→ **Exercise details**:
According to the court decision excerpt below, what standard of review applies to PRRA decisions?

→ **Excerpt provided**:
──────────────────────────────
2. Did the PRRA Officer err by considering the Applicant as a woman
and not as a widow or a divorcee in assessing the claim?
[34]
With respect to the first question, as it is a
question of law, it is to be reviewed under the standard of correctness (see Mahendran
v Canada (Minister of Citizenship and Immigration), 2009 FC 1237 at para
10, [2009] FCJ No 1555 [Mahendran]; see also Pillai v Canada
(Minister of Citizenship and Immigration), 2008 FC 1312 at para 32, [2008]
FCJ No 1663).
[35]
The standard of review applicable to PRRA
decisions in general, and in the present case to the second issue, is well
settled, as is the level of deference to be afforded to these decisions by this
Court. My colleague Justice O’Keefe of this Court has noted the following in Cao
v Canada (Minister of Citizenship and Immigration), 2013 FC 560 at paras 21
and 22, [2013] FCJ No 632:
[21] It is trite law that the standard of review of PRRA decisions
is reasonableness (see Wang v Canada (Minister of Citizenship and
Immigration), 2010 FC 799, [2010] FCJ No 980 at paragraph 11; and Aleziri
v Canada (Minister of Citizenship and Immigration), 2009 FC 38, [2009] FCJ
No 52 at paragraph 11). […]
[22] In reviewing the officer’s decision on the standard of
reasonableness, the Court should not intervene unless the officer came to a
conclusion that is not transparent, justifiable and intelligible and within the
range of acceptable outcomes based on the evidence before it (see Dunsmuir
above, at paragraph 47 and Canada (Minister of Citizenship and Immigration)
v Khosa, 2009 SCC 12 at paragraph 59, [2009] 1 S.C.R. 339). As the Supreme
Court held in Khosa above, it is not up to a reviewing court to substitute its
own view of a preferable outcome, nor is it the function of the reviewing court
to reweigh the evidence (at paragraph 59).
(5) Disposition
[36]
For reasons set out below, the PRRA Decision is
valid in its entirety and does not warrant the intervention of this Court.
A. Did
the PRRA Officer err by requiring the Applicant to establish a personalized risk
and by failing to conduct a proper assessment of whether the applicant has a well
founded fear of persecution under section 96 of the IRPA, i.e. did the PRRA Officer
conflate the tests for sections 96 and 97 of the IRPA?
[37]
As noted by the Respondent, it is necessary to
read the PRRA Officer’s reasons as a whole and not simply draw attention to
certain passages. Only then will it be possible to determine if the decision
adequately refers to the tests for both sections 96 and 97 of the IRPA. That is
why, upon reading the PRRA Decision, this Court is satisfied that just because
he insisted on the importance of the risk of persecution being personalized, it
does not necessarily mean that the PRRA Officer conflated the tests for
sections 96 and 97 of the IRPA.
──────────────────────────────
Data records:
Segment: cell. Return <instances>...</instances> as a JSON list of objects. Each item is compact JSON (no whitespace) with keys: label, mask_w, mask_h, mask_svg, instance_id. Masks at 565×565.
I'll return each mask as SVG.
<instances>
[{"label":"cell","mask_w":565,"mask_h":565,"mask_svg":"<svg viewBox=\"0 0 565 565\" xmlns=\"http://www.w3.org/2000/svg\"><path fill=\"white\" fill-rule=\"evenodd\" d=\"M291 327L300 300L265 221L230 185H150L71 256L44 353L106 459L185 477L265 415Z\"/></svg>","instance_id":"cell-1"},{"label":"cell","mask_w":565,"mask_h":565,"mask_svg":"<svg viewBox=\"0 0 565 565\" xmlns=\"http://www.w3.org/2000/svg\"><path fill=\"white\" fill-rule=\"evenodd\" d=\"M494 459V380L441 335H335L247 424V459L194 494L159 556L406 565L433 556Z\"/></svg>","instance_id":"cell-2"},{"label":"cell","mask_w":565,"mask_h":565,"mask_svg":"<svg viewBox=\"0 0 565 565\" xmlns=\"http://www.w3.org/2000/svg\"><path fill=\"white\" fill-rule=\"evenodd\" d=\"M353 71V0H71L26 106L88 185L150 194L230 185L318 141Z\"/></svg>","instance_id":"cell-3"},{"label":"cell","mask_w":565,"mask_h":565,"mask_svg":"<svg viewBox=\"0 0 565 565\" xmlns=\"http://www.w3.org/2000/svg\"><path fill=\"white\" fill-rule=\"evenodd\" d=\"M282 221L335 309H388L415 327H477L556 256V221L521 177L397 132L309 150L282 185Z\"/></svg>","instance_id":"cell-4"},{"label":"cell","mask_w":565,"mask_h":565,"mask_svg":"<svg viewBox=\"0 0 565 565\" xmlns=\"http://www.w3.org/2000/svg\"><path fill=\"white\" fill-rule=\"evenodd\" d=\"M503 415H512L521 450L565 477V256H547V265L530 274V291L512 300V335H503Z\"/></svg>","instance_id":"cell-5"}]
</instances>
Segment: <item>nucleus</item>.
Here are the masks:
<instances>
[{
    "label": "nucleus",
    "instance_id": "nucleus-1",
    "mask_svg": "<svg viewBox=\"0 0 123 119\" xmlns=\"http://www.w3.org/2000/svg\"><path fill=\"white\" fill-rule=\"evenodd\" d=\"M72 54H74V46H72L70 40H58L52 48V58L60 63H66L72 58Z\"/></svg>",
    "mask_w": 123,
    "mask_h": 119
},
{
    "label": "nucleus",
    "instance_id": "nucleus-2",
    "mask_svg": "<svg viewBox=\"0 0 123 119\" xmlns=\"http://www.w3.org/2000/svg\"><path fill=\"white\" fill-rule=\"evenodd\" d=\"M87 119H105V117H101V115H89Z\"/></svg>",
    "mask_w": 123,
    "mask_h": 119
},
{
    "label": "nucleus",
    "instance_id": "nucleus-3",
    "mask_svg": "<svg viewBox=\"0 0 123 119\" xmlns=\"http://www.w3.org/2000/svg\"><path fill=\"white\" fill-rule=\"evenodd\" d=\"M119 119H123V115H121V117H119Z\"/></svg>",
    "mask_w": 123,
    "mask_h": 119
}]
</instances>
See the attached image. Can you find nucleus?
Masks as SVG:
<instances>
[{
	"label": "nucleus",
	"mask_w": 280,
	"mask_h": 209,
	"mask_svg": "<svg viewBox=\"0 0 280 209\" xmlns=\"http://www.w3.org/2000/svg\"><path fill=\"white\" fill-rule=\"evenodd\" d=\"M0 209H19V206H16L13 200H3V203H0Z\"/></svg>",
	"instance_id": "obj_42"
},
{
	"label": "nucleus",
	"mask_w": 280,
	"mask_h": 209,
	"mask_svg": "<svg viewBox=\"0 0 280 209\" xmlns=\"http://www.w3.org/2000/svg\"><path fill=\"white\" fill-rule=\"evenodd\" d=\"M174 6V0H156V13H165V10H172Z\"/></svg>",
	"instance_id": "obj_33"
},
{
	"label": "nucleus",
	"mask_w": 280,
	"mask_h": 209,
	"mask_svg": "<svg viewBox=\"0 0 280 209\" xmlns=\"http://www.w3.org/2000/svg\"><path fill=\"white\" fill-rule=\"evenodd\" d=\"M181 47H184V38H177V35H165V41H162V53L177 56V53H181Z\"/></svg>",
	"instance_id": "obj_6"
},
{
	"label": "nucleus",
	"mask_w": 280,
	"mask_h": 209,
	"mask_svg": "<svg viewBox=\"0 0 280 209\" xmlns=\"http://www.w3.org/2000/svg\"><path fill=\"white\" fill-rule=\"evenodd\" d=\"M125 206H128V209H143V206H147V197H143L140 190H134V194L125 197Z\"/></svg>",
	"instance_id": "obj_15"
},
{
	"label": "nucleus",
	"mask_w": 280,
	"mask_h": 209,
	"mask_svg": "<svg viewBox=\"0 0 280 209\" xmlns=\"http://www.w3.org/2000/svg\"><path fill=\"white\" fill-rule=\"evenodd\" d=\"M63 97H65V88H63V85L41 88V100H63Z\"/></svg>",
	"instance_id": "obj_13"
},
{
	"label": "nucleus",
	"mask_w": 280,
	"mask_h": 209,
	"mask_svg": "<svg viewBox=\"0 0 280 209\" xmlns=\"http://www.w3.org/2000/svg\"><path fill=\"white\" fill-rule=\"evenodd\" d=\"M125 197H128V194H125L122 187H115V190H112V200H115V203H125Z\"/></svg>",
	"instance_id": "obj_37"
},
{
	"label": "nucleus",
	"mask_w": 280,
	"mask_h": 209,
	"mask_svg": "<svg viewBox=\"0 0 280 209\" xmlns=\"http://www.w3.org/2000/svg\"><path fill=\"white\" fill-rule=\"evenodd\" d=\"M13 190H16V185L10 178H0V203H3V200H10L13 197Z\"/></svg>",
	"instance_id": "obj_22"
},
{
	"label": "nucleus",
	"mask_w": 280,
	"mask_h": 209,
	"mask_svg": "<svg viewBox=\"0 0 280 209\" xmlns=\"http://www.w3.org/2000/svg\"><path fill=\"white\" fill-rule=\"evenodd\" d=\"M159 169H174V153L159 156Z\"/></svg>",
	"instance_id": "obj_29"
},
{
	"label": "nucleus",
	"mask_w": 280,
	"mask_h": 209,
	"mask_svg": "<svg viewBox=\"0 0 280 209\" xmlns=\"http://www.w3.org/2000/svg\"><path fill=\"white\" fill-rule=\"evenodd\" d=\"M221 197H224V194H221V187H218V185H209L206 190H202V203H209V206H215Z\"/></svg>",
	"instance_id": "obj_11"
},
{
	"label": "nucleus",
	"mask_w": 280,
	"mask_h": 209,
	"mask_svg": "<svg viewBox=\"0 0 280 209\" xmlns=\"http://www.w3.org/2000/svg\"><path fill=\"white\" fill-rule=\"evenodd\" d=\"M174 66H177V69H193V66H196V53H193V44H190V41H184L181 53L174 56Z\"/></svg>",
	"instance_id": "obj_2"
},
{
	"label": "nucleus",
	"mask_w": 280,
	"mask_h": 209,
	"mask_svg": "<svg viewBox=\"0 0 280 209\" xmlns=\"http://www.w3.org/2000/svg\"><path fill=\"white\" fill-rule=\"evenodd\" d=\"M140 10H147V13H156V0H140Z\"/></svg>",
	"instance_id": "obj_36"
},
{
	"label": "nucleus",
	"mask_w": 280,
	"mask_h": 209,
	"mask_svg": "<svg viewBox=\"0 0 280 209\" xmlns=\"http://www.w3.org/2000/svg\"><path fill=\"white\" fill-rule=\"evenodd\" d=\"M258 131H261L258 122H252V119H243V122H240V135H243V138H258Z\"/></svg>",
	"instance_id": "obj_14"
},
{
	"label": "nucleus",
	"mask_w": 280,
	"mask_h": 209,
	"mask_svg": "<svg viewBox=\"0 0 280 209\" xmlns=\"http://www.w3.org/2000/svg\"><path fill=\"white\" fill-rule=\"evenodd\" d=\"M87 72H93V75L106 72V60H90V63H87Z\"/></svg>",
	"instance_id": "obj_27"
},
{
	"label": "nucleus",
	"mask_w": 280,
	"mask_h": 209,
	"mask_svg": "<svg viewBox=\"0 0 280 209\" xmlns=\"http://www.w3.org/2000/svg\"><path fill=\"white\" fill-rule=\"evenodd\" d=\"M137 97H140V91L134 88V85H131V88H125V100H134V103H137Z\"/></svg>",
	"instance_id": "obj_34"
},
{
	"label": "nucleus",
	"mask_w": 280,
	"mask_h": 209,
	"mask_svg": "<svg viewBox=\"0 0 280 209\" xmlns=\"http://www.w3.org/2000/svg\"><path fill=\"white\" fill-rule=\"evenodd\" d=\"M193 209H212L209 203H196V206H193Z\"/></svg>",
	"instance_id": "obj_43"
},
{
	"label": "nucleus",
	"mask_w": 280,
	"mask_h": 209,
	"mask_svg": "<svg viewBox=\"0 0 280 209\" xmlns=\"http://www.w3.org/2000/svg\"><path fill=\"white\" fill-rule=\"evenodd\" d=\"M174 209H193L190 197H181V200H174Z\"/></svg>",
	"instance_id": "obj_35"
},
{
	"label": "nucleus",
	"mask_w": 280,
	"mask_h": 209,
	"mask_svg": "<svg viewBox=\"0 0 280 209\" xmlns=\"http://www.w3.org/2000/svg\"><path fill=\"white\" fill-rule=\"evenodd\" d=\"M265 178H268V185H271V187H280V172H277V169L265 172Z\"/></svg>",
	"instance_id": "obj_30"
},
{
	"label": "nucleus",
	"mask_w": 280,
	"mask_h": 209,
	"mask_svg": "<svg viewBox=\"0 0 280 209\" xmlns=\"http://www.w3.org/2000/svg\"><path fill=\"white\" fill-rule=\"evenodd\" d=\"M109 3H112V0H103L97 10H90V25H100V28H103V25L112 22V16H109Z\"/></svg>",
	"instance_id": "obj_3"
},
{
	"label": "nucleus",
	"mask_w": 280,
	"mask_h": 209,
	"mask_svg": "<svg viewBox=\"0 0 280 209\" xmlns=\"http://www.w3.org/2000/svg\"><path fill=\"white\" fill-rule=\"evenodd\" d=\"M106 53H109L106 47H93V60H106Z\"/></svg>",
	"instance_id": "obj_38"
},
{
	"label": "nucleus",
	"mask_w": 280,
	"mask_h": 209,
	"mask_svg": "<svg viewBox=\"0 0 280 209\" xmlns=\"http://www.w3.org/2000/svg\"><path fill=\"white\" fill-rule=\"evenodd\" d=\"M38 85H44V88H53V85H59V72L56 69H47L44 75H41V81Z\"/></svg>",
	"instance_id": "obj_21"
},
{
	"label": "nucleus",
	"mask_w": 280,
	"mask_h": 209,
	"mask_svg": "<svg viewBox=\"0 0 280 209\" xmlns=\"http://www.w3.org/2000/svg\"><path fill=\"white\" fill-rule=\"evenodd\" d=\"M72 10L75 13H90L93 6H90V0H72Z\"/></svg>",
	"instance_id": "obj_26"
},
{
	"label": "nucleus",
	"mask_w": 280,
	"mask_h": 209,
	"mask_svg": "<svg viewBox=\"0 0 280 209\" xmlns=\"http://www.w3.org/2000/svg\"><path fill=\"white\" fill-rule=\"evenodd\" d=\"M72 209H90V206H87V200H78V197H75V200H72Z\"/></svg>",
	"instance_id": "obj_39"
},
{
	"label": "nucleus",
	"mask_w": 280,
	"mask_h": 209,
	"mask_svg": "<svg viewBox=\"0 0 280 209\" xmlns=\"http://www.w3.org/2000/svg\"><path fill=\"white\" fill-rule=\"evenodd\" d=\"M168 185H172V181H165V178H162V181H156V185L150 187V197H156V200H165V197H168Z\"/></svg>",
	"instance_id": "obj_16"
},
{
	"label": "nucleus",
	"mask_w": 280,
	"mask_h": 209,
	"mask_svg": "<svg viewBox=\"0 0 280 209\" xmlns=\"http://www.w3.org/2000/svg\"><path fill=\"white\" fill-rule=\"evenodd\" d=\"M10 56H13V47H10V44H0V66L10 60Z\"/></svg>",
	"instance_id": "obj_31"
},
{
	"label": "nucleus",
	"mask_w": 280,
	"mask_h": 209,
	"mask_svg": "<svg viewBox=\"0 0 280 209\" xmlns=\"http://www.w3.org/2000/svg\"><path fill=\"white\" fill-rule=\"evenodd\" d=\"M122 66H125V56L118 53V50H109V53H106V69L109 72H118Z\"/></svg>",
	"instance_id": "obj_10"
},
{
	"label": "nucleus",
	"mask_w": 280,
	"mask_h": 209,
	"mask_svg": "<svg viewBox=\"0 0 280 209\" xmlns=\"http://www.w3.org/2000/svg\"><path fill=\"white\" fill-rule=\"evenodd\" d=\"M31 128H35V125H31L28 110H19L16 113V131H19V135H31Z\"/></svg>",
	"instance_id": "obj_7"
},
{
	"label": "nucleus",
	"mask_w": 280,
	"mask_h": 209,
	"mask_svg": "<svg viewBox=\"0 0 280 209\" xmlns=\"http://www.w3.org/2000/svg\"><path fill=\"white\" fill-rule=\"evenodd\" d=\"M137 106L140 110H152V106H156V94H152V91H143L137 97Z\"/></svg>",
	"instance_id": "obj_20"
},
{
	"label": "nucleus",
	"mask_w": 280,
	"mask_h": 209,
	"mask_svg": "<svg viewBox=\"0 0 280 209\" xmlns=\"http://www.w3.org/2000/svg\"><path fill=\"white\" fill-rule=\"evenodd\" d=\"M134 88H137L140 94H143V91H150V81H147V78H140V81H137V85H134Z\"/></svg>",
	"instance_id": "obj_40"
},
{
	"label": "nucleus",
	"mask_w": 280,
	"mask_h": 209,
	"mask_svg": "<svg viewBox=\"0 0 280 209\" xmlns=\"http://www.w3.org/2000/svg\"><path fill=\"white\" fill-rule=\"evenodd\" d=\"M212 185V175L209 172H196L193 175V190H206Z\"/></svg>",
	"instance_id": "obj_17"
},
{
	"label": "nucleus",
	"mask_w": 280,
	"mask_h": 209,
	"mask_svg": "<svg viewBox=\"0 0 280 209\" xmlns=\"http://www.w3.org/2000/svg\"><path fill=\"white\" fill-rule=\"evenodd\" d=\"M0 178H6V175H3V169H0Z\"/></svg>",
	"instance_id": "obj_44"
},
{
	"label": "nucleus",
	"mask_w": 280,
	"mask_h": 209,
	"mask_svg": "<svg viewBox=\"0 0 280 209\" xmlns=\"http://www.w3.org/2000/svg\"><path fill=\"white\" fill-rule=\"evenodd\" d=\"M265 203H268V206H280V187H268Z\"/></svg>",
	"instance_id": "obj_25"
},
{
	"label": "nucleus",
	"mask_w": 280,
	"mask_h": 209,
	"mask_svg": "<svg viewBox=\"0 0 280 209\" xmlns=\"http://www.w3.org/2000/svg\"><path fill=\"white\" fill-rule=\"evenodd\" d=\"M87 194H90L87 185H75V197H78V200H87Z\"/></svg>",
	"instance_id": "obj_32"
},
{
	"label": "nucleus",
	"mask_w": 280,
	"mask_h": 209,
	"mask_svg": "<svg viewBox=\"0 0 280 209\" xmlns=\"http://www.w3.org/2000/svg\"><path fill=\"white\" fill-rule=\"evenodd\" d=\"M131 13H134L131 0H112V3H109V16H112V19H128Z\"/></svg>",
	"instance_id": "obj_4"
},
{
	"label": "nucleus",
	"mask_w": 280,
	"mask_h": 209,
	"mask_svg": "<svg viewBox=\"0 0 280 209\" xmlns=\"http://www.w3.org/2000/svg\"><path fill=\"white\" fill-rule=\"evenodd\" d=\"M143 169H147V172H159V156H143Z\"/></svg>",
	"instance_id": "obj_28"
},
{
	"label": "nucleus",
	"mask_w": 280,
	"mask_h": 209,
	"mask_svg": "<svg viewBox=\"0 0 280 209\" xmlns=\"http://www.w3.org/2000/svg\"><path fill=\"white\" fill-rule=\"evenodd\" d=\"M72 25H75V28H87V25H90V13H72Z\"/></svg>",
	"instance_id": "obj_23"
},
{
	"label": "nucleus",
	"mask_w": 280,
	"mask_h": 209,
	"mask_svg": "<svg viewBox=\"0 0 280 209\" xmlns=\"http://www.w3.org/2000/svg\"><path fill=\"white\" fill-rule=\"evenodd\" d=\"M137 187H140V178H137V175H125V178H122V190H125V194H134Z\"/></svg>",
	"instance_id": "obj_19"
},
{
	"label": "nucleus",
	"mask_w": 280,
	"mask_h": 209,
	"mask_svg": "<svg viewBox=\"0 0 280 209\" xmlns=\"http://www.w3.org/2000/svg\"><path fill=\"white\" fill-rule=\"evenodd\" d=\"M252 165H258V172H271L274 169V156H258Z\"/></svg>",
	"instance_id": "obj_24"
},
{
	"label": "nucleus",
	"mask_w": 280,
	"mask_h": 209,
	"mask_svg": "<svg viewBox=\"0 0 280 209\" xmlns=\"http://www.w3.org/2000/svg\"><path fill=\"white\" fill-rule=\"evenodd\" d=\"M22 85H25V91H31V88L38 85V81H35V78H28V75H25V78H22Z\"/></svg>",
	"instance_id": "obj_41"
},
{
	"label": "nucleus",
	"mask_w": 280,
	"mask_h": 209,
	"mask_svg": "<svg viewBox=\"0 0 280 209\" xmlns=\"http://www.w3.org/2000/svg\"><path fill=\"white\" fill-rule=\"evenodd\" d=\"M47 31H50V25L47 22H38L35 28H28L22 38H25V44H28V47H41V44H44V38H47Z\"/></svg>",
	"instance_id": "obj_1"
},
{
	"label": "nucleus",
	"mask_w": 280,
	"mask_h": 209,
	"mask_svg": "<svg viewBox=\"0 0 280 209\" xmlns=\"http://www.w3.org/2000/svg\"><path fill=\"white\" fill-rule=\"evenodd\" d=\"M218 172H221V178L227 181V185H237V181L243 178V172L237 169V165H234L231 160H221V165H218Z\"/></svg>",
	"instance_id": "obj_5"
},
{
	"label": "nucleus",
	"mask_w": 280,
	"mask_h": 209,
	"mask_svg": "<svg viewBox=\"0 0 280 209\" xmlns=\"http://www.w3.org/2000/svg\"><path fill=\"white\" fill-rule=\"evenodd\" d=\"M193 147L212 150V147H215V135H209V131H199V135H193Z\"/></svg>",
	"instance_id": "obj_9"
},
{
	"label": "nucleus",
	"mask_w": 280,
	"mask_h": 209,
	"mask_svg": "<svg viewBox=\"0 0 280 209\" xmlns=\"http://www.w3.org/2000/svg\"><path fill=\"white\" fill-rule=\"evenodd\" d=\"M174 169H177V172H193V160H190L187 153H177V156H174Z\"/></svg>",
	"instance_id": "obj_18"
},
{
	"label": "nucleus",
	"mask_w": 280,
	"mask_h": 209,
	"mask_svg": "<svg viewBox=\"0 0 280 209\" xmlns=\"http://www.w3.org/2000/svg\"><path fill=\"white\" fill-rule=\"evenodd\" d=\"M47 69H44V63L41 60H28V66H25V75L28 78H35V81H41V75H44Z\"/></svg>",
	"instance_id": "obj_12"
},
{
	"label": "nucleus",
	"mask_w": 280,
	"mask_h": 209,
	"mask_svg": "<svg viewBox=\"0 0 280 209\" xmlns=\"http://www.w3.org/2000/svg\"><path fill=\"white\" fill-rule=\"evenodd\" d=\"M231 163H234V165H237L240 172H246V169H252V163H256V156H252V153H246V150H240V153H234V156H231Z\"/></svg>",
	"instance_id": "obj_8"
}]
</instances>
──────────────────────────────
→ **Exercise result**:
Reasonableness.